When we returned home after two hours of soaking up all the #BlackGirlMagic that was Michelle and Oprah, I remarked to my husband, “I love Bey, but I might love Michelle even more.” To be clear, both women are rockstars in their own right, but for me—a darker-skinned girl without a waist-length blonde weave who can’t carry a tune—Michelle is a more attainable aspiration.
Sure, I will most likely never become first lady, but I can eventually write a book and become an international speaker. And while I may not sell out arenas, I can sure as heck host a badass book tour someday. And as Michelle has so artfully demonstrated in her life and in her book, I can become a mom without sacrificing my career and be an awesome wife without losing my identity.

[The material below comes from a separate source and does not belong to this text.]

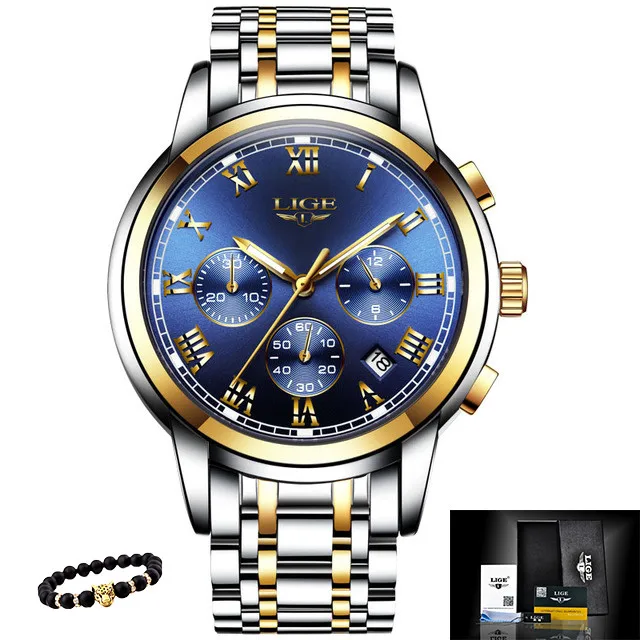 S-gold blue LIGE мужские часы, военные Роскошные брендовые часы, мужские кварцевые часы из нержавеющей стали, модные часы с хронографом, мужские часы - Цвет: S-gold blue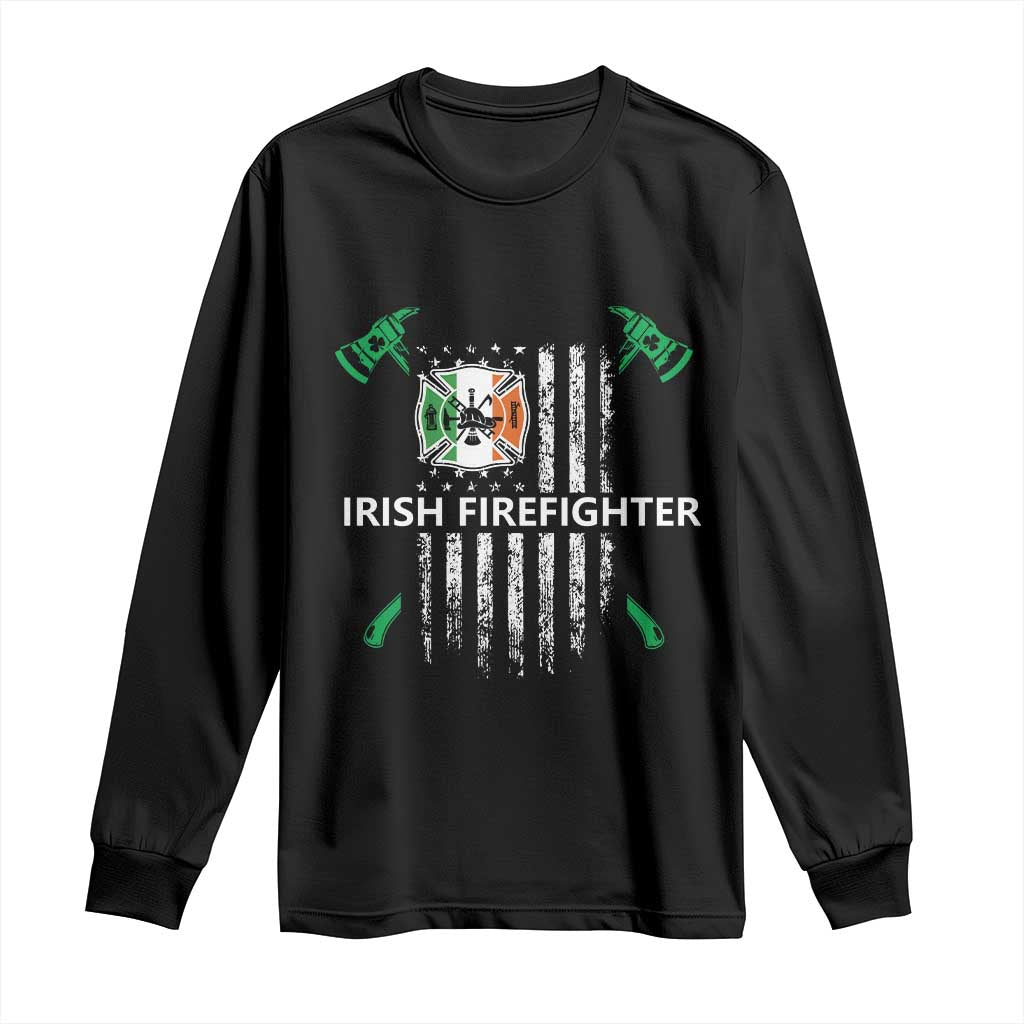 Irish Firefighter Fir Na Tine Man Of Fire Long Sleeve Shirt Irish American Flag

Yes, I can have it all, although maybe not all at the same time as Michelle mentioned during her Brooklyn stop:
Back in the day (okay, back in 2013 when I first read Sheryl Sandberg’s Lean In), I truly believed that I could have it all. I mean, Sheryl made it look so easy. Like, if I just tried hard enough, worked hard enough, leaned in hard enough, then the world would open up to me.
That was six years ago, back when I was a wide-eyed journalist aspiring to become a big-city magazine editor. But if I’ve learned anything in the last six years, it’s that priorities shift. Success looks different for each person. And we don’t need to break our backs in order to get it all done. It’s okay to drop a ball here and there—we aren’t superwomen.
When I look at the cover of Becoming, I see my hopes and dreams reflected back at me. I see the woman that I am becoming. I see myself.
Seeing Michelle on stage that night (and then later on the interwebs in those Balenciaga boots), I’m inspired to dream bigger, dream bolder. Anything is possible, and I’m just getting started.